Sow. Reap. Honour Mother Earth, who will provide at harvest time.
A girl named Devout comes of age. She flirts sweetly with
the young man who has tilled the earth alongside her all her life, envisioning
a future of love and abundance. Seventeen years later, however, the settlement
is a changed place. Famine has brought struggle, and outsiders, with their military
might and foreign ways, have arrived at the doorstep. For Devout’s young daughter,
life is more troubled than her mother ever anticipated. But this girl has an
extraordinary gift. As worlds collide and peril threatens, it will be up to her
to save her family and her community. Immersing readers in a lost world of
pagan traditions, Daughter of Black Lake is a transporting story of
love, family, survival and the sublime power of the natural world.
PUBLISHERS WEEKLY
Buchanan (The Day the Falls Stood Still) captures in this immersive, supernatural latest the hardships of village life in first-century Britain. Hobble, 13, lives with her healer mother, Devout, and blacksmith father, Smith, in the remote hamlet of Black Lake. Hobble, named for her lame leg and prone to unusual visions, foresees the arrival of the Romans to their settlement. Her prediction draws the attention of Fox, a recently arrived, menacing itinerant druid who is fomenting resistance to Roman rule.

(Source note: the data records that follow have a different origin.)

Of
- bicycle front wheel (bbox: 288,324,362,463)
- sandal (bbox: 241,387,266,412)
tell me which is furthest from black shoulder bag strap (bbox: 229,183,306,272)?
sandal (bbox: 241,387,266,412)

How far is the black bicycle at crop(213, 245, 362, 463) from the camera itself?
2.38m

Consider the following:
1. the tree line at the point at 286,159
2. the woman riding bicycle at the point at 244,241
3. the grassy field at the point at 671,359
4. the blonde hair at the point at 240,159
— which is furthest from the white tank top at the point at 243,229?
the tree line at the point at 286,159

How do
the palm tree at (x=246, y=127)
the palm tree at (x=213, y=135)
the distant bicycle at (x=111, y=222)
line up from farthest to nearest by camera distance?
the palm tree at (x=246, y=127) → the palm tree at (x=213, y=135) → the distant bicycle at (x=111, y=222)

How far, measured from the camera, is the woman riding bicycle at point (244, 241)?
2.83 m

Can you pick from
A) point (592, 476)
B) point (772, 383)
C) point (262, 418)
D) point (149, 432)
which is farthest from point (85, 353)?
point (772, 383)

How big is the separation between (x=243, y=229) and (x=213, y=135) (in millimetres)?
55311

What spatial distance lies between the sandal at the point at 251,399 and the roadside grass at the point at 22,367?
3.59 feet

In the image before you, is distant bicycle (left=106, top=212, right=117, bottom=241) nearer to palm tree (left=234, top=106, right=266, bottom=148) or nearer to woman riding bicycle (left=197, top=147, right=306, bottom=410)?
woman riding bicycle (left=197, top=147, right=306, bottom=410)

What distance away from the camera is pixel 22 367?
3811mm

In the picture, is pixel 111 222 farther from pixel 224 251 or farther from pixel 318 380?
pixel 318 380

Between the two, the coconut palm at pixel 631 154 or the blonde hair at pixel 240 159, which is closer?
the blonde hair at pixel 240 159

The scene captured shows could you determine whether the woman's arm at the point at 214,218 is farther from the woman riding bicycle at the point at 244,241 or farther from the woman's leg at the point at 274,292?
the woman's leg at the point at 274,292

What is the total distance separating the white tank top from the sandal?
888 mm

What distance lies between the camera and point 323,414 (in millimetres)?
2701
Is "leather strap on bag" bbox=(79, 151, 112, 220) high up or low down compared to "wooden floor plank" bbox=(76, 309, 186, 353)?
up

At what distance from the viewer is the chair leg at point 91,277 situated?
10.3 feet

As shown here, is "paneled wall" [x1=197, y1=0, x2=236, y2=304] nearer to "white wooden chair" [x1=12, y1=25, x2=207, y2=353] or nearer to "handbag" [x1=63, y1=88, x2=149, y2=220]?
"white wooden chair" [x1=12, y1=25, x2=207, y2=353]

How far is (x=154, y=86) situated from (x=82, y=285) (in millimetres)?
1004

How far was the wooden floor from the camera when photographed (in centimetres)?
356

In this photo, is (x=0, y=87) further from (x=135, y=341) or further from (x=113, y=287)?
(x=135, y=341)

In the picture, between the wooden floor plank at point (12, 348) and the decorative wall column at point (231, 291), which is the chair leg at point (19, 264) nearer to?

Fox threatens to revive the village's "old ways" and sacrifice Hobble to the gods unless she agrees to predict the outcome of his planned rebellion. Buchanan parallels Hobble's story with Devout's own 14th year, when Devout was courted both by Smith, who lost all his male relatives in a doomed rebellion that year, and by fellow farm laborer Arc. Devout barely survives a terrible crop failure and consents to be Arc's wife, only for him to die soon after. In the present, Fox's demands grow until he pushes the villagers too far. Buchanan's descriptions of pagan rituals are fully realized and provide a haunting, engaging backdrop for the two teenage protagonists. Fans of thoughtful, inventive historical fiction will enjoy this transporting novel.